_Apply what you read_
a: Transcribe the portion of the missile defense passage from "Phase 1 System" to "Israel and France.".
b: According to the missile defense passage, how many targets can the LRTR track, and at what range?
c: For each statement below, indicate whether the missile defense passage supports it, answering yes or no and quoting the words that settle it: (i) The first stage of the PAD missile is solid fuelled. (ii) The Swordfish LRTR was developed jointly by India and Israel. (iii) The PAD missile has also been called Pradyumna.

_Given passage_
===

The LCC starts computing the time to launch the interceptor based upon information received from a radar based on the speed, altitude and flight path of the target. LCC prepares the missile for launch in real time and carries out ground guidance computation.
After the interceptor is launched, it is provided target information from the radar through a datalink. When the interceptors close onto the target missile, it activates the radar seeker to search for the target missile and guides itself to intercept the target. Multiple PAD and AAD interceptors can be launched against a target for high kill probability.
Phase 1 System Overview
The system will be based on radar technology for tracking and fire control which the DRDO developed jointly with Israel and France.
It will be implemented as a two tiered terminal phase interceptor system comprising of
1. Prithvi Air Defense (PAD) exo-atmospheric interceptor missile for intercepting targets outside the atmosphere.
2. Advanced Air Defense (AAD) endo-atmospheric interceptor missile for intercepting targets up to an attitude of 30 kms .
3. 'Swordfish' Long Range Tracking Radar (LRTR). The Swordfish LRTR has been developed jointly by India and Israel. It is based on the Israeli Green Pine early warning and fire control radar imported by India from Israel in 2001-2002.
The integrated exo and endo-atmospheric systems offer a hit-to-kill probability of 99.8 per cent.
Prithvi Air Defense
To begin with the exo-atmospheric interceptor PAD-1 was a two stage missile with one liquid and one solid stage.
The Prithvi Air Defence (PAD) is an anti-ballistic missile developed to intercept incoming ballistic missiles outside of the atmosphere (exo-atmospheric). Based on the Prithvi missile, PAD is a two stage missile with a maximum interception altitude of 80 km.
The first stage is a liquid fuelled motor while the second stage is solid fuelled. It has maneuver thrusters which can generate a lateral acceleration of more than 5 Gs at 50 km altitude. Guidance is provided by an inertial navigation system with mid-course updates from LRTR and active radar homing in the terminal phase. PAD has capability to engage the 300 to 2,000 km class of ballistic missiles at a speed of Mach 5.
LRTR is the target acquisition and fire control radar for the PAD missile. It is an active phased array radar having capability to track 200 targets at a range of 600 km. The PAD missile has also been called Pradyumna.
Further development led to the improvement of the interception range to the 80 to 50 km range. The improved missile will utilize a gimbaled directional warhead, a technology that until now has only been used by the US and Russia. This technology allows for a smaller warhead to destroy the target missile.

===

_Collected data_
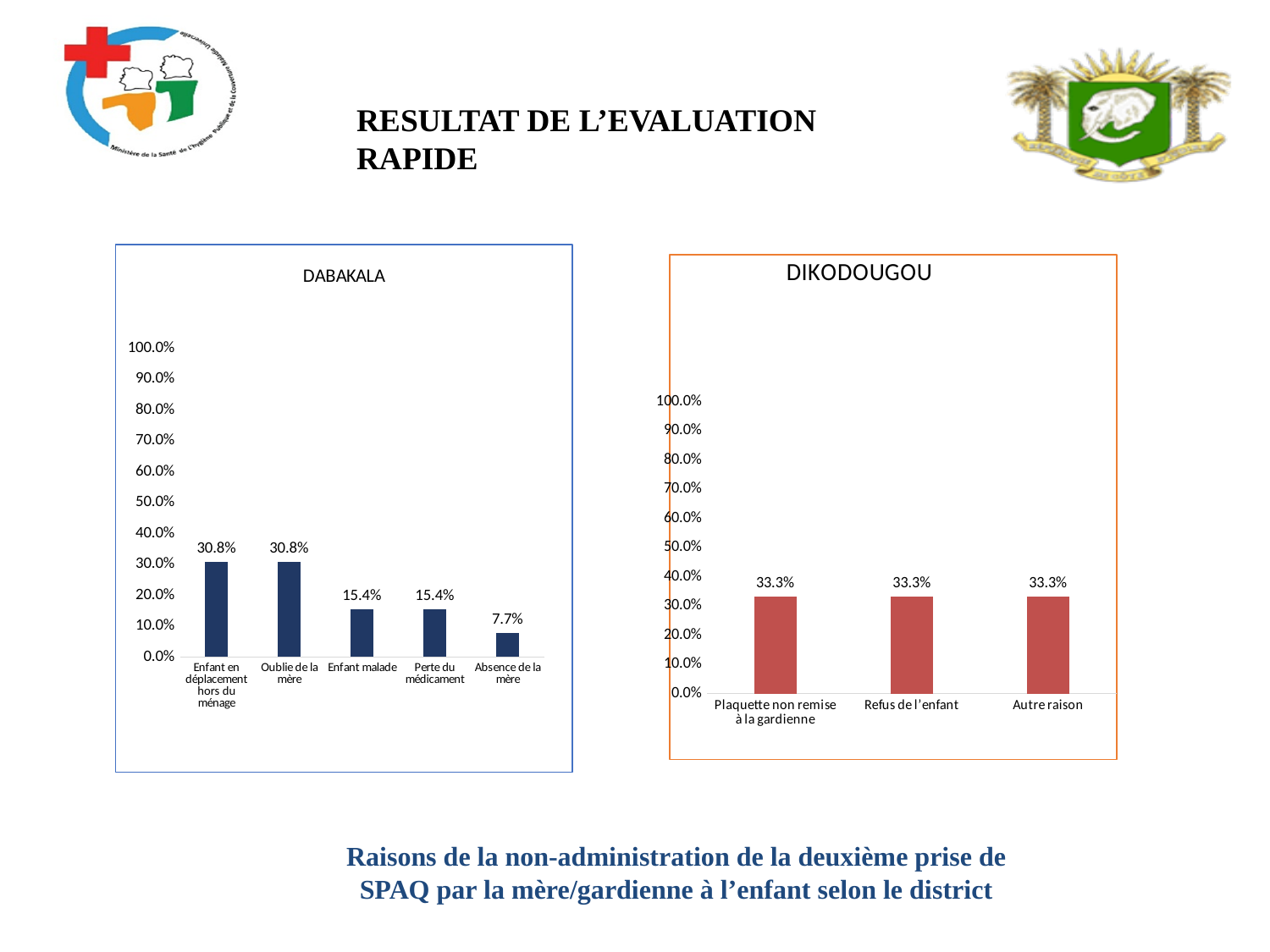
In the DIKODOUGOU chart, what is the value for Refus de l'enfant? 33.3% What type of chart is the DIKODOUGOU chart? Bar chart How many categories are shown in the DIKODOUGOU chart? 3 In the DABAKALA chart, what is the value for Oublie de la mère? 30.8% In the DABAKALA chart, which is larger: Enfant malade or Absence de la mère? Enfant malade In the DIKODOUGOU chart, is the value for Autre raison greater or less than 50.0%? less In the DABAKALA chart, what is the value for Absence de la mère? 7.7% In the DABAKALA chart, what is the value for Enfant malade? 15.4% In the DABAKALA chart, what is the difference between Enfant en déplacement hors du ménage and Perte du médicament? 15.4% What colour are the bars in the DIKODOUGOU chart? Red In the DABAKALA chart, which category has the lowest value? Absence de la mère How many categories are shown in the DABAKALA chart? 5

===

_Expected results_
a:
Phase 1 System Overview
The system will be based on radar technology for tracking and fire control which the DRDO developed jointly with Israel and France.

b: It can track 200 targets at a range of 600 km.

c:
(i) No: "The first stage is a liquid fuelled motor while the second stage is solid fuelled."
(ii) Yes: "The Swordfish LRTR has been developed jointly by India and Israel."
(iii) Yes: "The PAD missile has also been called Pradyumna."